À son avis, il avait trop lu d'histoire de Peter Pan et des garçons perdus ou encore Deux ans de vacance lorsqu'il était jeune. Parce que choisir cette vie signifiait se séparer de son kwami parce que sur une île déserte, personne n'avait besoin d'un héros. Ça signifiait aussi que s'il avait des enfants, ils ne pourraient pas aller à l'école ni se faire des amis. Ils seraient aussi malheureux et désireux de se lier avec d'autres personnes que lui-même l'avait été.

Elle-même ne pourrait pas choisir une telle vie. Elle n'avait pas besoin de rester à Paris ou dans une grande ville pour créer, mais elle avait besoin d'un minimum de civilisation pour le faire. Soit une connexion internet et un système de poste pour la livraison des fournitures. UPS avait beau prétendre qu'ils offraient un service de livraison exceptionnel en terme d'efficacité, Marinette n'était pas certaine que cela s'applique aux îles perdues dans les tropiques.

Elle pouvait évidemment comprendre, pourquoi il souhaitait cette vie si différente de sa vie actuelle. Sans horaire chargé et loin de tout, il pourrait enfin oublier que le reste du monde existait et ne penser qu'à lui-même pour une des rares fois de sa vie.

Adrien avait déjà tant fait. Il était un héros malgré sa vie surmenée. Il risquait sa vie et sa santé pour elle.

Adrien avait aussi franchie la distance nécessaire pour qu'ils puissent se rejoindre et cessent de se tourner autour tout en étant séparés par un vide infranchissable.

Maintenant, c'était à son tour. C'était à elle de trouver ce compromis qui leur permettrait d'être réellement ensemble.

Ça, c'était s'il voulait vraiment véritablement et sincèrement d'elle.

000

Adrien passa la fin de semaine à l'hôpital avec Plagg pour seul compagnie. Son père avait interdit les visites, lui avait appris Nathalie l'unique fois où elle était venue s'entretenir avec le médecin.

Plagg n'avait pas suivi Marinette et le miraculous de la destruction, il avait accompagné Adrien. Et celui-ci ne savait pas si c'était une bonne chose finalement. Écouter Plagg se plaindre et parler de fromage durant deux jours était pour Adrien la véritable tragédie de toute cette histoire.

Et il était reclus au sous-sol dans une pièce sans fenêtre, aseptisée et complètement blanche qui ressemblait à la cage d'une souris de laboratoire alors c'était tout dire.
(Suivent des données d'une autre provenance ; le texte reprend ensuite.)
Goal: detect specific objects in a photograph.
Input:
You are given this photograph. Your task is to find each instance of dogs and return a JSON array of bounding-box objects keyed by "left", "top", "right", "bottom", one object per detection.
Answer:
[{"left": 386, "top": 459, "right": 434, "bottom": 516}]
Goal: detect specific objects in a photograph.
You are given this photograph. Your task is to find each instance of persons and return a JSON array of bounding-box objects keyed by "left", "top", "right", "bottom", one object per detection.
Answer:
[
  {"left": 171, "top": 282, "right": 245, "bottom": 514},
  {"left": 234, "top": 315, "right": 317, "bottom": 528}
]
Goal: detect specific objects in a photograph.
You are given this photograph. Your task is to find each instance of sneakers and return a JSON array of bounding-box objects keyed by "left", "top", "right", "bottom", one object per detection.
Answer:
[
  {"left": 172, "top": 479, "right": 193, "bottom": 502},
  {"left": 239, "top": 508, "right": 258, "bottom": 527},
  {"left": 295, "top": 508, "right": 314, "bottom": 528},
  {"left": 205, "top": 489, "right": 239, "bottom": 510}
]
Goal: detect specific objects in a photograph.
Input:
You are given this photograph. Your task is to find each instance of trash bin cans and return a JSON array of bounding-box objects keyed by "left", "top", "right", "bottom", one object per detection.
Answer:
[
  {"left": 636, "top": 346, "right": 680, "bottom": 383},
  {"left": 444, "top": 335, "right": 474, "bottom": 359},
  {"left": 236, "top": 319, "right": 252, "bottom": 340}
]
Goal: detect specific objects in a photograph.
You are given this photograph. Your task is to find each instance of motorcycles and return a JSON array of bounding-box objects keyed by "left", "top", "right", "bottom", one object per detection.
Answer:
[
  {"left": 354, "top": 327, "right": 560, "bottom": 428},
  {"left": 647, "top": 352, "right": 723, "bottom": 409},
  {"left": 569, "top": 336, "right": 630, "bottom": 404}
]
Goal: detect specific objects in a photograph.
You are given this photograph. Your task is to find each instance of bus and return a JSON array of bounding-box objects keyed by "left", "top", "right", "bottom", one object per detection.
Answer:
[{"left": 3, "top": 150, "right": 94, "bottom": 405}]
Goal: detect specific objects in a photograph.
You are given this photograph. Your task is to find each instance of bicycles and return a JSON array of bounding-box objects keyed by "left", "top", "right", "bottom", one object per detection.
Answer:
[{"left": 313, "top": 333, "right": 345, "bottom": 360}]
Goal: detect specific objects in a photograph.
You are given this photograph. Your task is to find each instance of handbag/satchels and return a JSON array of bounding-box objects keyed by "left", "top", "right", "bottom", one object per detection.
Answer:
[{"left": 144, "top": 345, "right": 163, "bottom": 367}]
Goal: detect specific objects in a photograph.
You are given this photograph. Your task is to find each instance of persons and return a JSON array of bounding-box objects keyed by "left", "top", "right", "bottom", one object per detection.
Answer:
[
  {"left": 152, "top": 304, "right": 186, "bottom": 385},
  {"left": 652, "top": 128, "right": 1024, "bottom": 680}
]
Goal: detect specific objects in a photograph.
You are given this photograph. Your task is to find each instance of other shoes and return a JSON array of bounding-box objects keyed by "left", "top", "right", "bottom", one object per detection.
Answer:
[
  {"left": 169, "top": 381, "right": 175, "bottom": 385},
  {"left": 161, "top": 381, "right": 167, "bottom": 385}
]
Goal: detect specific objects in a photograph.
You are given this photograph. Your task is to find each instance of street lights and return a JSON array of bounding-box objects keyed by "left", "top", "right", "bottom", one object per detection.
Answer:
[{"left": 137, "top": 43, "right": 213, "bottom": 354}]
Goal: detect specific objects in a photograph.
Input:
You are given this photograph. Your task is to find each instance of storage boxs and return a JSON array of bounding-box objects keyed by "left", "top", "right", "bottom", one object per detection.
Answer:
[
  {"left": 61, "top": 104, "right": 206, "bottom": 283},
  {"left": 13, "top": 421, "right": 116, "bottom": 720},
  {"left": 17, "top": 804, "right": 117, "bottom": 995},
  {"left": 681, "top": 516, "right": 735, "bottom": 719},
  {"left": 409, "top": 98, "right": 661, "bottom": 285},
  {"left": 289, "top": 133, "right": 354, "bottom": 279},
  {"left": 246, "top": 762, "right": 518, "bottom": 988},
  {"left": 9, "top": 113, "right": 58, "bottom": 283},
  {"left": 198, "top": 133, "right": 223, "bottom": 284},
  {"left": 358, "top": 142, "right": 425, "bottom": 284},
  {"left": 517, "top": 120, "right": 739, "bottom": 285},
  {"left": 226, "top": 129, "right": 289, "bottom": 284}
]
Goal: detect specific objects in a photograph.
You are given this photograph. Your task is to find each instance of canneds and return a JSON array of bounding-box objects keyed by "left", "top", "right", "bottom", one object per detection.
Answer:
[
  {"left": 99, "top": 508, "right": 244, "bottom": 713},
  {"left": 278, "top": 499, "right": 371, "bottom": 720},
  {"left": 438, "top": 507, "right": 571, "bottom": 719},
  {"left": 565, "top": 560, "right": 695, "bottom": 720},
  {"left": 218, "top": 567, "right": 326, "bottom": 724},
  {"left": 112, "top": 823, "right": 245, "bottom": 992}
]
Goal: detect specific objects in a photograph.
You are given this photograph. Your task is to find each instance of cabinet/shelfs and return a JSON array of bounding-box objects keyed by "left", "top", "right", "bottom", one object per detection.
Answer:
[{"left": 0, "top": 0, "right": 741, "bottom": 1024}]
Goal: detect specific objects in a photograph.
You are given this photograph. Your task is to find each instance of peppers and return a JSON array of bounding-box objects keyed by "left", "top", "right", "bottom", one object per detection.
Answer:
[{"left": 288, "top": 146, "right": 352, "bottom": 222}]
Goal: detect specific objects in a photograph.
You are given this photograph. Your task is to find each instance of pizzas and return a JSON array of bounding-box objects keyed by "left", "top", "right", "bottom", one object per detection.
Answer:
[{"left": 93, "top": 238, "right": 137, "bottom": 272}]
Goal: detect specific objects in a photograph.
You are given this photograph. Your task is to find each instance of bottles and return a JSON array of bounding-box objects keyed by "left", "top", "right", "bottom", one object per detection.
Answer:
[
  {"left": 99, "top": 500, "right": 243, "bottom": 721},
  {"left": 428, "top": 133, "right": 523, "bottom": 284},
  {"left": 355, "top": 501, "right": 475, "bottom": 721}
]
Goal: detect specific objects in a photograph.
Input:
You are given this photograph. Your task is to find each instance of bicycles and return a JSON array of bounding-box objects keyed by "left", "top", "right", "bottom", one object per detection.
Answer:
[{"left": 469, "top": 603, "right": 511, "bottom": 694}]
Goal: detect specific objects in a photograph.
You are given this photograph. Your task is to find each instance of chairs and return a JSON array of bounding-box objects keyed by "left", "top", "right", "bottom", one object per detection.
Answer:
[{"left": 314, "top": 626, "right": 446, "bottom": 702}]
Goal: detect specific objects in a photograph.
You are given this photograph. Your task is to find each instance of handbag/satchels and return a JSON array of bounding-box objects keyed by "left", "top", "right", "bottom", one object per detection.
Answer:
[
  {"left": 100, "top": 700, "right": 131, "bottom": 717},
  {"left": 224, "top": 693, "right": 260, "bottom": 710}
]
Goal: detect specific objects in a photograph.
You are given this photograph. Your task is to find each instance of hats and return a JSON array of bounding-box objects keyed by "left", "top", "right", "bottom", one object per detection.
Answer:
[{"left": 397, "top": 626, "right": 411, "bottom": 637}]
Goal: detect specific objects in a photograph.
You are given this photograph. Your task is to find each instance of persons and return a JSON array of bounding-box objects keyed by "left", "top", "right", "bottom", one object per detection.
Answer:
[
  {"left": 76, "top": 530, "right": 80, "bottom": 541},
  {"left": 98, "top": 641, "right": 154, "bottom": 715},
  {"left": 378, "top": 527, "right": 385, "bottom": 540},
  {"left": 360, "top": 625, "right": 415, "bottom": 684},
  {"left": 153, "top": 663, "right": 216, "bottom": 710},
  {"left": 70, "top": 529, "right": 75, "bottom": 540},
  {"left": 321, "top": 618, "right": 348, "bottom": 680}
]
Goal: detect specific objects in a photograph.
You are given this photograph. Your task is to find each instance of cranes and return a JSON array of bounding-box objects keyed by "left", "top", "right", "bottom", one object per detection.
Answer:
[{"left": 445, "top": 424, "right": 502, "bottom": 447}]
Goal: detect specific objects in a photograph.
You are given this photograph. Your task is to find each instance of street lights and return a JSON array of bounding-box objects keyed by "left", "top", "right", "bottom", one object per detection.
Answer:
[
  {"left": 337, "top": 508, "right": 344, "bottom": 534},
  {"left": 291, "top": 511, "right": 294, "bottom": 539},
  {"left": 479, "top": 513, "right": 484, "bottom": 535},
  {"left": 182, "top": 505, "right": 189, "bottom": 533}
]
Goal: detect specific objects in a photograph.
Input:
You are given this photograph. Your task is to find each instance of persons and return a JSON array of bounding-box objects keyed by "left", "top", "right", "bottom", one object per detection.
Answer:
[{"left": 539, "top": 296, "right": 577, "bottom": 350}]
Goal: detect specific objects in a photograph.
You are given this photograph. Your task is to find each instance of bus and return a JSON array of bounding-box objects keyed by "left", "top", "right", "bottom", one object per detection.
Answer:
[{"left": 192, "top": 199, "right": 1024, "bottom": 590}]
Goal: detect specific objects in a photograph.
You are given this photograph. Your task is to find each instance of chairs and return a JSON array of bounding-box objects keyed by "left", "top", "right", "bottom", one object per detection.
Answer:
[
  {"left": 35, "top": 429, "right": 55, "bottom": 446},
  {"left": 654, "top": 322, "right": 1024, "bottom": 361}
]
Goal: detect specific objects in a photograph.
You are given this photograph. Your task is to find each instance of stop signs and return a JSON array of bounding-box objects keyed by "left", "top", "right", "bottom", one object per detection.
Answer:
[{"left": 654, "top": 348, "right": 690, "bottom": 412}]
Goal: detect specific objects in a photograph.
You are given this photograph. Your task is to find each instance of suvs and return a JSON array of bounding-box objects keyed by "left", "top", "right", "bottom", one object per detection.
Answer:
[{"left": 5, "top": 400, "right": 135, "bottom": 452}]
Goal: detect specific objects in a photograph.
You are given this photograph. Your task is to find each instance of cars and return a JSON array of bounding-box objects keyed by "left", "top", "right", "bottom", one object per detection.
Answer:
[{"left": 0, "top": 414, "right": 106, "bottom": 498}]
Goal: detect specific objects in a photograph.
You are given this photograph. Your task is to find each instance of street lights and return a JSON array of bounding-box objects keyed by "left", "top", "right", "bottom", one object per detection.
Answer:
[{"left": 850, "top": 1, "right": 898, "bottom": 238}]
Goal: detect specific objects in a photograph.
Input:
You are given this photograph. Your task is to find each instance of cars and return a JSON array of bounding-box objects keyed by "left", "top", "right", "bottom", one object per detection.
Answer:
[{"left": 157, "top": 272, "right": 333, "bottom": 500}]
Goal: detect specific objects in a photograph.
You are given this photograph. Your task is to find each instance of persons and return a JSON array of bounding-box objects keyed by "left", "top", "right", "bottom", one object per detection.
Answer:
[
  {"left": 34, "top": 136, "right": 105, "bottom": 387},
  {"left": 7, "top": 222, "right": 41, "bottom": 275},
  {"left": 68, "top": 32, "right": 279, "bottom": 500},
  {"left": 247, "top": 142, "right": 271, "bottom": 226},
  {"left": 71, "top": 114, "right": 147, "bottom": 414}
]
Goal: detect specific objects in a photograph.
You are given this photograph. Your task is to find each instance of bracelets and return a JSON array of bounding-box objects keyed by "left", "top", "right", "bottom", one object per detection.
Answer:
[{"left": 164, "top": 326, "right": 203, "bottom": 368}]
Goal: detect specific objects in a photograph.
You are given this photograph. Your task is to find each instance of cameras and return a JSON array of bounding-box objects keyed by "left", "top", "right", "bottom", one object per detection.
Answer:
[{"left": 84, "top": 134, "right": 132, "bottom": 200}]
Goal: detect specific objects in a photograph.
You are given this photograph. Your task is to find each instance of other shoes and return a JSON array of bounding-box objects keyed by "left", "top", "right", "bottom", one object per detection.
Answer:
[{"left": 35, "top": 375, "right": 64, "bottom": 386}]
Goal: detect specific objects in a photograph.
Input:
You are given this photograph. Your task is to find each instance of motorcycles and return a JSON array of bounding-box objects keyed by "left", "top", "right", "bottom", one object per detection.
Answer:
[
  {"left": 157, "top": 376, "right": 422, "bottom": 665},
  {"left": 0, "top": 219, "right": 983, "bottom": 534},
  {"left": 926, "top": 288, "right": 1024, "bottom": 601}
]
Tout ça pour que la presse ignore ce qui s'était passé véritablement. Parce que, selon ce qu'Adrien avait compris, une erreur dans les dosages de ses hormones coupe faim avait déclenché une surmédication et de l'arythmie.

Le diététicien convoqué pour s'expliquer dans la chambre d'Adrien peu après son admission se défendit en disant qu'il s'était fié aux heures de sommeil et à la diète que Nathalie lui avait fournies.

Devant le peu d'effet sur le métabolisme et la vitesse de digestion d'Adrien, il avait ajusté les doses en conséquence. Pour lui, la faute en était celle de Nathalie qui devait avoir fait erreur en notant les informations.

Adrien rit intérieurement par dérision. Ce que Nathalie savait de sa vie n'était que la pointe de l'Iceberg.

L'adolescent réalisa peu à peu que les trois adultes présents, soit Nathalie, son nutritionniste et le médecin qui s'occupait de lui pour son séjour à l'hôpital, le pensait assommé par les calmants.

Adrien se dit d'abord qu'il était peut-être trop résistant à la plupart des médicaments si le premier dosage de son régime n'avait pas assuré et qu'ils le pensaient endormi pour la nuit. Il se dit aussi que son nutritionniste n'y était pour rien s'il trichait et mentait autant à Nathalie en menant une double vie. Il n'avait qu'à s'en prendre à lui-même pour ce malaise.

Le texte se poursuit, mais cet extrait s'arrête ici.